Postby tdammers » Tue Dec 03, 2019 10:33 am

Thorsten wrote in Mon Dec 02, 2019 1:08 pm:
Now, there are integrator algorithms that can deal with arbitrary delta-t, but those won't really help either,


Which is known as the 'There's no free lunch' theorem. :D


Yep. Though in some scenarios, the tradeoff can be worth it. I once wrote a little 2D top-down space dogfighting game that did exactly this - rather than integrate at a fixed rate, it would merely accept control inputs at fixed intervals; it would then calculate the trajectories of all objects in the scene to find the next collision or control input, forward the simulation to that point, handle the collision, and repeat this process until reaching the end of the current time slice.

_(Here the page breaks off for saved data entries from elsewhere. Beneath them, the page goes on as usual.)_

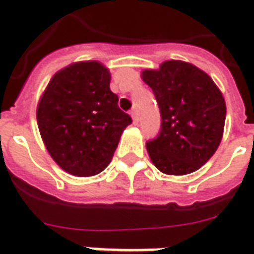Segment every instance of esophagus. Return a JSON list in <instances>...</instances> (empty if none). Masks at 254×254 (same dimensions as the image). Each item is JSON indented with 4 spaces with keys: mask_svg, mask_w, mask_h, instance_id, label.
<instances>
[{
    "mask_svg": "<svg viewBox=\"0 0 254 254\" xmlns=\"http://www.w3.org/2000/svg\"><path fill=\"white\" fill-rule=\"evenodd\" d=\"M131 118H132V122H134V124L138 123V111L136 109H131Z\"/></svg>",
    "mask_w": 254,
    "mask_h": 254,
    "instance_id": "34e87169",
    "label": "esophagus"
}]
</instances>
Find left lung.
I'll return each instance as SVG.
<instances>
[{"label": "left lung", "instance_id": "left-lung-1", "mask_svg": "<svg viewBox=\"0 0 254 254\" xmlns=\"http://www.w3.org/2000/svg\"><path fill=\"white\" fill-rule=\"evenodd\" d=\"M161 115V127L146 149L156 168L167 175H186L201 168L220 145L226 102L208 73L185 61L170 60L145 69Z\"/></svg>", "mask_w": 254, "mask_h": 254}]
</instances>
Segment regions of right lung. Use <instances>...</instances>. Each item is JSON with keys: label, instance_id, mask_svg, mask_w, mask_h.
Instances as JSON below:
<instances>
[{"label": "right lung", "instance_id": "1", "mask_svg": "<svg viewBox=\"0 0 254 254\" xmlns=\"http://www.w3.org/2000/svg\"><path fill=\"white\" fill-rule=\"evenodd\" d=\"M109 83L101 63L82 61L56 73L41 97L38 128L52 159L68 174L93 176L105 170L132 123Z\"/></svg>", "mask_w": 254, "mask_h": 254}]
</instances>
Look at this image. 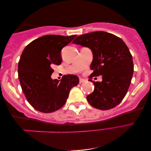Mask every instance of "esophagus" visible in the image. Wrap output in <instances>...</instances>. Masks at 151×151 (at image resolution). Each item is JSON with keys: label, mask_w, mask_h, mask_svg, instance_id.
Masks as SVG:
<instances>
[{"label": "esophagus", "mask_w": 151, "mask_h": 151, "mask_svg": "<svg viewBox=\"0 0 151 151\" xmlns=\"http://www.w3.org/2000/svg\"><path fill=\"white\" fill-rule=\"evenodd\" d=\"M86 80H84V79H82V78H80V83H82L83 82H85Z\"/></svg>", "instance_id": "34e87169"}]
</instances>
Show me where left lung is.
Returning a JSON list of instances; mask_svg holds the SVG:
<instances>
[{
    "label": "left lung",
    "instance_id": "8db88e82",
    "mask_svg": "<svg viewBox=\"0 0 151 151\" xmlns=\"http://www.w3.org/2000/svg\"><path fill=\"white\" fill-rule=\"evenodd\" d=\"M73 43L87 47L93 53L90 68L93 71L89 81L93 83L94 90L87 96L88 102L102 110L116 107L127 94L134 72L132 57L127 45L120 37L104 31L81 35ZM99 75L103 76L101 83L91 80Z\"/></svg>",
    "mask_w": 151,
    "mask_h": 151
}]
</instances>
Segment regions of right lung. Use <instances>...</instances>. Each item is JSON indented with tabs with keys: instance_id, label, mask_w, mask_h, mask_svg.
Here are the masks:
<instances>
[{
	"instance_id": "add662e5",
	"label": "right lung",
	"mask_w": 151,
	"mask_h": 151,
	"mask_svg": "<svg viewBox=\"0 0 151 151\" xmlns=\"http://www.w3.org/2000/svg\"><path fill=\"white\" fill-rule=\"evenodd\" d=\"M77 35H48L35 39L24 49L18 65L22 90L28 102L43 113L53 112L65 104L78 76L68 74L61 81L51 79L52 66L60 65L61 51Z\"/></svg>"
}]
</instances>
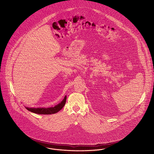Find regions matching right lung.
Returning <instances> with one entry per match:
<instances>
[{"instance_id":"add662e5","label":"right lung","mask_w":154,"mask_h":154,"mask_svg":"<svg viewBox=\"0 0 154 154\" xmlns=\"http://www.w3.org/2000/svg\"><path fill=\"white\" fill-rule=\"evenodd\" d=\"M66 101V95H65L64 99L57 105L55 106L54 107H48V108H45V107H40V108H29V107H26V110L38 114H54L59 111L60 110H62V108L64 107L65 105Z\"/></svg>"}]
</instances>
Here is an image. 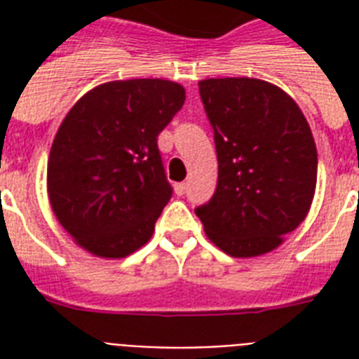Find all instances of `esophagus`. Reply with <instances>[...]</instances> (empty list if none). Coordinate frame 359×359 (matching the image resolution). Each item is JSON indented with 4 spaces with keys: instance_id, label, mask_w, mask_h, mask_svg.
<instances>
[{
    "instance_id": "esophagus-1",
    "label": "esophagus",
    "mask_w": 359,
    "mask_h": 359,
    "mask_svg": "<svg viewBox=\"0 0 359 359\" xmlns=\"http://www.w3.org/2000/svg\"><path fill=\"white\" fill-rule=\"evenodd\" d=\"M186 190H188V184H186V182H179V184H175V194H177V196H184Z\"/></svg>"
}]
</instances>
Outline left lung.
Returning <instances> with one entry per match:
<instances>
[{
  "mask_svg": "<svg viewBox=\"0 0 359 359\" xmlns=\"http://www.w3.org/2000/svg\"><path fill=\"white\" fill-rule=\"evenodd\" d=\"M199 95L212 124L218 186L196 208L231 257L276 250L306 219L317 186V147L292 98L255 78H210Z\"/></svg>",
  "mask_w": 359,
  "mask_h": 359,
  "instance_id": "left-lung-1",
  "label": "left lung"
}]
</instances>
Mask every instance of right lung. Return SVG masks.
I'll return each instance as SVG.
<instances>
[{"label": "right lung", "mask_w": 359, "mask_h": 359, "mask_svg": "<svg viewBox=\"0 0 359 359\" xmlns=\"http://www.w3.org/2000/svg\"><path fill=\"white\" fill-rule=\"evenodd\" d=\"M184 100L175 81L119 80L86 93L67 114L48 158V197L83 250L121 259L149 242L173 196L158 134Z\"/></svg>", "instance_id": "right-lung-1"}]
</instances>
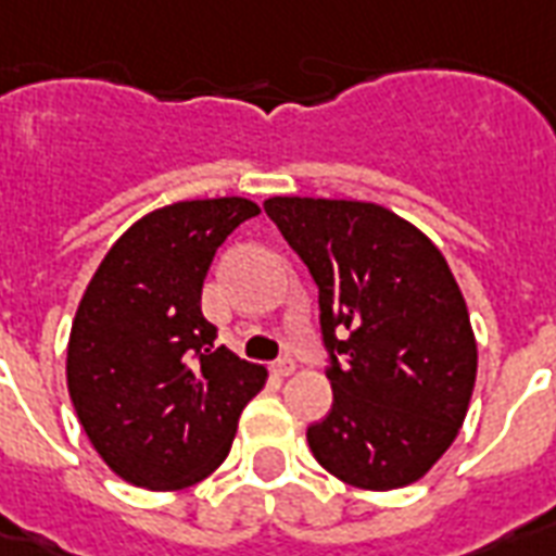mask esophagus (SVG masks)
<instances>
[{"instance_id":"1","label":"esophagus","mask_w":556,"mask_h":556,"mask_svg":"<svg viewBox=\"0 0 556 556\" xmlns=\"http://www.w3.org/2000/svg\"><path fill=\"white\" fill-rule=\"evenodd\" d=\"M273 371L278 374V377H290V374L295 371V359H292V356H281L278 363H273Z\"/></svg>"}]
</instances>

This was possible because the physics were fairly simple - mostly just linear and constant-acceleration movements in an idealized vacuum, and only sphere-sphere and sphere-line collisions, and it allowed me to achieve high frame rates and correct collision detection and response at extremely high velocities - spaceships would achieve speeds so high that they could easily cover 10 times their own size in a single rendering frame - a simpler stepwise integrator with a collision detection that merely checks whether two objects are currently overlapping would have required integrating at rates upwards of 500 fps, which is absolutely bonkers if you consider that the scene graph is populated sparsely, so out of those 500 frames, maybe one or two would actually have a collision, but you'd still check all the objects 500 times.

But that's not going to work for a flightsim, because most movements aren't linear or continuously accelerated; aerodynamics is way too complex to get away with that, and doing all the FDM math in such a parametric fashion while at the same time keeping rounding errors and other numeric instabilities at bay seems like a daunting task to me.